═══ DOCUMENT SEGMENT

Search code examples
pythonxmlminidom

Python minidom extract text from XML


Python beginner here. I am trying to parse the structure of an XML file, using minidom. The XML structure is like this:

...
    <Node Precode="1">
        <Text Id="9">sometext 1</Text>
    </Node>
...

I am trying to add all node elements into a list, using a recursive function (not of my own design, found on stackoverflow and adapted to my needs). The current status is this:

from xml.dom import minidom
list_to_write=[]
def parse_node(root):
    if root.childNodes:
        for node in root.childNodes:
            if node.nodeType == node.ELEMENT_NODE:
                new_node = [node.tagName,node.parentNode.tagName,node.getAttribute('Precode'),node.attributes.items()]

                list_to_write.append(new_node)

                parse_node(node)
    return list_to_write

How can I extract the "sometext" text and add it as an element in the list_to_write list?

══════

**PROBLEMS TO SOLVE**
**1)** According to the minidom parsing thread, where did the recursive function used in the code come from?
**2)** Continue the minidom parsing thread from its final sentence.

═══ STORED ROWS

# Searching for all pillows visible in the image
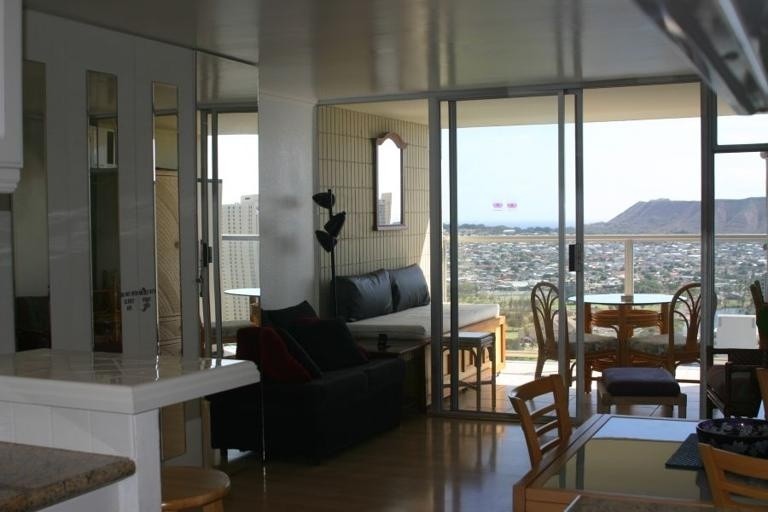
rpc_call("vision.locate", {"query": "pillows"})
[388,264,430,311]
[234,325,310,381]
[260,300,318,330]
[333,268,393,322]
[294,315,364,372]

══════

**SET OF ANSWERS**
**1)** The asker found it on Stack Overflow and adapted it to their needs.

**2)**
Solution

  • I assume you have a nodes.xml:

    <?xml version="1.0" encoding="UTF-8"?>
    <root>
        <Node >
            <Text Id="9">sometext 1</Text>
        </Node>
        <Node >
            <Text Id="9">sometext 2</Text>
        </Node>
        <Node >
            <Text Id="9">sometext 3</Text>
        </Node>
        <Node >
            <Text Id="9">sometext 4</Text>
        </Node>
        <Node >
            <Text Id="9">sometext 5</Text>
        </Node>
        <Node>
            <Text Id="9">sometext 6</Text>
        </Node>
        <Node >
            <Text Id="9">sometext 7</Text>
        </Node>
    </root>
    

    And you can take the bellow code to get the texts :

    from xml.dom import minidom
    
    list_to_write=[]
    def parse_node():
        doc = minidom.parse("nodes.xml")
        root = doc.documentElement
    
        nodes = root.getElementsByTagName("Node")
        print doc
        for node in nodes:
            list_to_write.append(node.getElementsByTagName("Text")[0].childNodes[0].nodeValue)
    
    parse_node()
    
    print (list_to_write)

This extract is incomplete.